Conviction set aside…new trial ordered

THE APPELLANT Alfred Kellman was charged and found guilty on a two- count indictment with having unlawful carnal knowledge of his two step- children, aged 9 and 11.
The children’s mother was not at home at the time but on her return some four hours later observed that Barbara was in a distressed condition and related this to the jury.
Each child was an eye witness to the offence involving the other and at the Assizes both gave sworn testimony implicating the appellant.
The medical evidence was of no help and there were no external signs of injury whatever to the children.
The trial judge did not however warn the jury that it was dangerous or unsafe to convict on either count on the uncorroborated evidence of children of tender years; he never used the word ‘warn’ or ‘caution’ or told them of any danger or risk in convicting if they did not find corroboration, although he did explain that corroboration was always looked for as a matter of practice even though it is not required as a matter of law in sexual cases.
The jury was however told that the independent eye-witness evidence of each child , if believed, was capable of amounting to corroboration, and that they could consider the offences as proved if they believed what the children said about the appellant .
On appeal, it was contended on behalf of the appellant that the cumulative effect of the judge’s directions did not amount to a sufficient warning to the jury, that it was unsafe to convict on either count on the uncorroborated evidence of children of tender years.
HELD:
(1) (per HAYNES, J.A.) That the jury was not in terms of effect warned, as they ought to have been, in a sexual offence on children of tender years; that they should be cautious before convicting the appellant on uncorroborated evidence . This prima facie would be fatal to the conviction unless there had been no substantial miscarriage of justice.
(2) That the crucial question was whether the State had in relation to each count such substantive corroboration apart from the evidence of the other child; that the court felt that if a proper warning had been given, a reasonable jury would inevitably convicted the appellant.
(3) (per curiam) That the only bit of evidence which could possibly be corroborative was that of the children’s mother, about one girl’s distressed condition but it was not entitled to much weight as it was not observed until some four hours after the alleged assault.
(4) (per curiam) That the conviction and sentence must be set aside and a new trial ordered.
Twenty-seven (27) cases were referred to.
C. B. Sheppard represented the appellant.
G.H.R. Jackman, Deputy Director of Public Prosecutions (ag.) for the State.
HAYNES, J.A. (delivered the first judgment at the request of Chancellor E. V. Luckhoo).
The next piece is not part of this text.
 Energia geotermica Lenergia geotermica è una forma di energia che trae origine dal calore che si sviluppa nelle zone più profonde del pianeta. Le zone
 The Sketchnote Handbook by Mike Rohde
The case for the prosecution was that on Saturday, January 15, 1972, between 12 noon and 1 pm, the appellant had had unlawful carnal knowledge of his two step daughters.
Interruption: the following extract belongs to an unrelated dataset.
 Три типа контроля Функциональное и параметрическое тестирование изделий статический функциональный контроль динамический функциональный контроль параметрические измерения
According to the evidence , each child was an eye-witness to the offence involving the other. The medical evidence was neutral. There were no external signs of injury whatever.
The appellant admitted that he was at home with the two step children between noon and 12.40 pm but he swore he did nothing to either of them during this time or at all.
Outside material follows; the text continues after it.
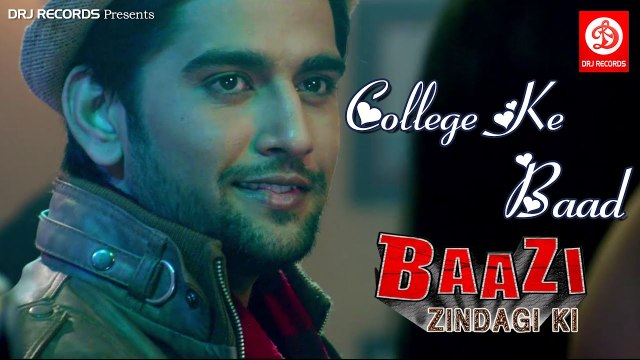 College Ke Baad || Full HD Hindi Song || Baazi Zindagi Ki 2017
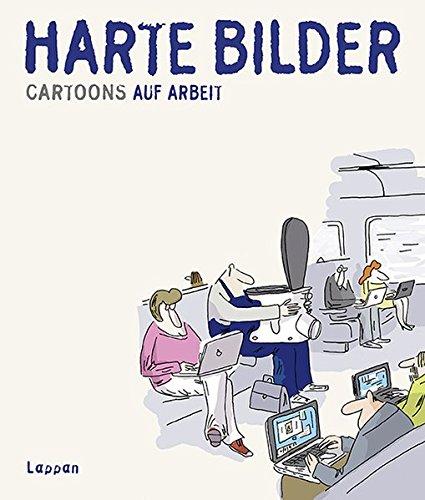 Harte Bilder Cartoons Auf Arbeit Amazon De Wolfgang Kleinert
Consequently, the State had to prove (1) that the sexual acts occurred; and (ii) that the appellant was the man involved. He was unrepresented by counsel and the jury found him guilty on both counts of the indictment.
Corroboration was not required as a matter of strict law, but it was obligatory on the trial judge as a matter of law to warn the jury in terms or effect, that in the eyes of the law it was dangerous or unsafe to convict on either count on the uncorroborated evidence of the two children for two reasons – firstly, because the charges were sexual offences and secondly as each girl was regarded by the common law as a child of tender years.
What he told the jury was as follows:
“In most cases members of the jury, corroboration is not required as a normal matter of course, but in sexual offences such as this, although corroboration is not required as a matter of law it is always looked for as a matter of practice.
“And it seems to me that if you accept the evidence of these two girls, their independent evidence as to what they saw in relation to each other may be considered as corroboration. Is there any better corroboration than the actual eye-witness to the crime?”